Owner of Ghost Gum Bikes, based in Newcastle on the NSW coast John Maisey says repairs are "'through the roof" and his shop is the busiest it has ever been.

"We are doing more repairs than ever before - every square inch of the workshop is filled bikes," Mr Maisey said.

He says his customer base is growing by the day as people struggle to cope with the COVID-19 lockdown.

"People who are going batshit crazy being stuck inside are getting the old relic from the back of the shed repaired so they can do something other than just walking around.

"You can't really blame them."

Further north, Queenslanders are joining the two-wheel craze with the number of cyclists using the intercity bikeways around Brisbane more than doubling, according to Andrew Demack from Bicycle Queensland.

Bikeway counters on the Bicentennial Bikeway show the number of cyclists passing the counters has swelled from a daily average just under 5000 to 7598 on Sunday - a 78 per cent increase in traffic.

Online retailer Pushys reports sales "have gone crazy" with home trainer kits selling out in the first stages of the lockdown.

"Business on a whole has increased - across bikes and accessories such as helmets, lights, apparel," Mr Demack told AAP.

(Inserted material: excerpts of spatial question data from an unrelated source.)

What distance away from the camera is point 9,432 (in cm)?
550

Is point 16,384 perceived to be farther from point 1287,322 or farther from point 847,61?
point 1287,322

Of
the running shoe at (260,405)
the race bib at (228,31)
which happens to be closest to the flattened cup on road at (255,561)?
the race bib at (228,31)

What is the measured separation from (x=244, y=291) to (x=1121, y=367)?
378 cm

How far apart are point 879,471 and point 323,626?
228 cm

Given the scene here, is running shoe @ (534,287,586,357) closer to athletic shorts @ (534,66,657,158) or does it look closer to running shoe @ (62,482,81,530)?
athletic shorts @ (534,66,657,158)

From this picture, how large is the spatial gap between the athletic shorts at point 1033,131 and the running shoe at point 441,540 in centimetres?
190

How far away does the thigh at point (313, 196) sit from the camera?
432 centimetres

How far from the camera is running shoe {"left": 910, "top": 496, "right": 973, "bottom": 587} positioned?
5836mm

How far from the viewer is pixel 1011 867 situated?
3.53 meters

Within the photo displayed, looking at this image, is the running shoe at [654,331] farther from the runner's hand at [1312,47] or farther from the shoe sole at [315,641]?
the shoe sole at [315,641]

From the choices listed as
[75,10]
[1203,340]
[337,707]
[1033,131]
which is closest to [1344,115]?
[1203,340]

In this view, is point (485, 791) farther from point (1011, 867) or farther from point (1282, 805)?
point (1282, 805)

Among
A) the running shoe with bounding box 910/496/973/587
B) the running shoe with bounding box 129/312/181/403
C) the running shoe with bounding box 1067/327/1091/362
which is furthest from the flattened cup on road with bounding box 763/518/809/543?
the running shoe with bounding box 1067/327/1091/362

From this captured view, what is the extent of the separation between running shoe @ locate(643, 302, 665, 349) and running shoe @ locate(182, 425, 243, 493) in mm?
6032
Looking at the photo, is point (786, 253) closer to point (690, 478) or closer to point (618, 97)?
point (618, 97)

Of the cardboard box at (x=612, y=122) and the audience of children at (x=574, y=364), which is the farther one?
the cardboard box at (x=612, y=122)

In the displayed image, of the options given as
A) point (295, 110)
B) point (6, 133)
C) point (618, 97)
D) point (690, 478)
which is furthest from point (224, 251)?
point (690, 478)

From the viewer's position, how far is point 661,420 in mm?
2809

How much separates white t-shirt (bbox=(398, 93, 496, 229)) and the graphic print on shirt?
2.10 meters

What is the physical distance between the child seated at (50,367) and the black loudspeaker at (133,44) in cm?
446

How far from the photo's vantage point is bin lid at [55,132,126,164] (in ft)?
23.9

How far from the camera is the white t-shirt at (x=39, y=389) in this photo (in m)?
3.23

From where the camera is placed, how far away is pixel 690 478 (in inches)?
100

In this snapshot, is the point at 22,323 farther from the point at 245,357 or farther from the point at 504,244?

"But it's kids' bikes that have also gone crazy as parents try to get them out of the house and off the screens."

Initial estimates have seen a 50 per cent surge in bicycle sales across the state, he said.

Back in Newcastle, Mr Maisey says he will continue to make hay while the sun shines.

"It's great to see more people out there riding in their everyday clothes, not just the cyclists in all the gear," Mr Maisey said.

"I'm trying to look on the bright side and think that this is good for cycling and more people will be aware of cyclists in general.

"Hopefully, it might just improve bike safety. You never know."